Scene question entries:
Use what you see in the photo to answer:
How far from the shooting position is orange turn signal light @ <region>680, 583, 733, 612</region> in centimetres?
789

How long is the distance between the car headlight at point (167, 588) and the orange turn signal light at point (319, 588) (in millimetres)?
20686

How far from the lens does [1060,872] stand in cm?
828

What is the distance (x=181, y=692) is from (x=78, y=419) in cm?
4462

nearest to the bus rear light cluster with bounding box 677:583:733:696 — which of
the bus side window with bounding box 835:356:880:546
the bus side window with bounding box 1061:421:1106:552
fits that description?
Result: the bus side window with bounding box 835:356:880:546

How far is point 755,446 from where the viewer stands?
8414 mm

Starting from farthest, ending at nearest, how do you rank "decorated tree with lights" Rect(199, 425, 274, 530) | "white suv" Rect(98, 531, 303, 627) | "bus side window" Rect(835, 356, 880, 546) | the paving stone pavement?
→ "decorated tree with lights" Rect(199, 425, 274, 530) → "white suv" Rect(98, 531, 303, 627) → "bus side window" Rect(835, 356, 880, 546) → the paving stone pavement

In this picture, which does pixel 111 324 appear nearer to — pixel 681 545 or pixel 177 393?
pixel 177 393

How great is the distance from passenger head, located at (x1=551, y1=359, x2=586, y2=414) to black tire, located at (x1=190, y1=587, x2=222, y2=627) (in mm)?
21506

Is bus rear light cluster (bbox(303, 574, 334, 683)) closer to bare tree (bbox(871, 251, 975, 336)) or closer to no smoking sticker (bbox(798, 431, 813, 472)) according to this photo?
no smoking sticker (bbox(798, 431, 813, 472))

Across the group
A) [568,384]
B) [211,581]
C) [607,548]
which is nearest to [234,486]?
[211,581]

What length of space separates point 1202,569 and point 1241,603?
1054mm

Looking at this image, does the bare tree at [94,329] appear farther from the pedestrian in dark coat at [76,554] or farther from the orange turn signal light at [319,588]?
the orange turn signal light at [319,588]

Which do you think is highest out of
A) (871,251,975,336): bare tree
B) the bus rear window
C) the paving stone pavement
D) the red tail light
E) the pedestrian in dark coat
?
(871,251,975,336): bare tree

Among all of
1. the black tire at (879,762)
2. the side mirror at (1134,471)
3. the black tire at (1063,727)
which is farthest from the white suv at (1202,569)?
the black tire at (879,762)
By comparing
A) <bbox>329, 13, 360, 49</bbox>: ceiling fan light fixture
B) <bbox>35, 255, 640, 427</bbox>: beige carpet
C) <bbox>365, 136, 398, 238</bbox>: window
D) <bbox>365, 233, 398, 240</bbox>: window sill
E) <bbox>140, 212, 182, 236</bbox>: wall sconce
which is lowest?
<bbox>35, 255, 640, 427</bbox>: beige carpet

What to work on: Transcribe all of the entries above word for word, keeping every line unchanged.

Exercise response:
Use what you see in the photo to answer:
How far from the shooting position is orange turn signal light @ <region>680, 583, 733, 612</region> in centimetres?
789

How long is the distance between the car headlight at point (167, 588) and the orange turn signal light at point (319, 588) (in millimetres)?
20686

How far from the lens does [1060,872] stand in cm?
828

What is the distance (x=181, y=692) is from (x=78, y=419) in cm?
4462

nearest to the bus rear light cluster with bounding box 677:583:733:696 — which of
the bus side window with bounding box 835:356:880:546
the bus side window with bounding box 1061:421:1106:552
fits that description?
Result: the bus side window with bounding box 835:356:880:546

How far is point 755,446 from where the viewer stands?
8414 mm

Starting from farthest, ending at nearest, how do you rank "decorated tree with lights" Rect(199, 425, 274, 530) | "white suv" Rect(98, 531, 303, 627) | "bus side window" Rect(835, 356, 880, 546) | the paving stone pavement?
→ "decorated tree with lights" Rect(199, 425, 274, 530) → "white suv" Rect(98, 531, 303, 627) → "bus side window" Rect(835, 356, 880, 546) → the paving stone pavement

In this picture, which does pixel 111 324 appear nearer to — pixel 681 545 or pixel 177 393?
pixel 177 393

How great is the distance from passenger head, located at (x1=551, y1=359, x2=586, y2=414) to black tire, located at (x1=190, y1=587, x2=222, y2=627) (in mm)?
21506

Is bus rear light cluster (bbox(303, 574, 334, 683)) closer to bare tree (bbox(871, 251, 975, 336)) or closer to no smoking sticker (bbox(798, 431, 813, 472)) according to this photo?
no smoking sticker (bbox(798, 431, 813, 472))

Across the group
A) [568,384]
B) [211,581]
C) [607,548]
which is nearest to [234,486]?
[211,581]

What length of space separates point 1202,569 and point 1241,603?
1054mm

Looking at this image, does the bare tree at [94,329] appear farther from the pedestrian in dark coat at [76,554] or farther from the orange turn signal light at [319,588]?
the orange turn signal light at [319,588]

Which do you think is highest out of
A) (871,251,975,336): bare tree
B) the bus rear window
C) the paving stone pavement
D) the red tail light
E) the pedestrian in dark coat
?
(871,251,975,336): bare tree

Among all of
1. the black tire at (879,762)
2. the side mirror at (1134,471)
3. the black tire at (1063,727)
which is farthest from the white suv at (1202,569)?
the black tire at (879,762)
By comparing
A) <bbox>329, 13, 360, 49</bbox>: ceiling fan light fixture
B) <bbox>35, 255, 640, 427</bbox>: beige carpet
C) <bbox>365, 136, 398, 238</bbox>: window
D) <bbox>365, 233, 398, 240</bbox>: window sill
E) <bbox>140, 212, 182, 236</bbox>: wall sconce
which is lowest?
<bbox>35, 255, 640, 427</bbox>: beige carpet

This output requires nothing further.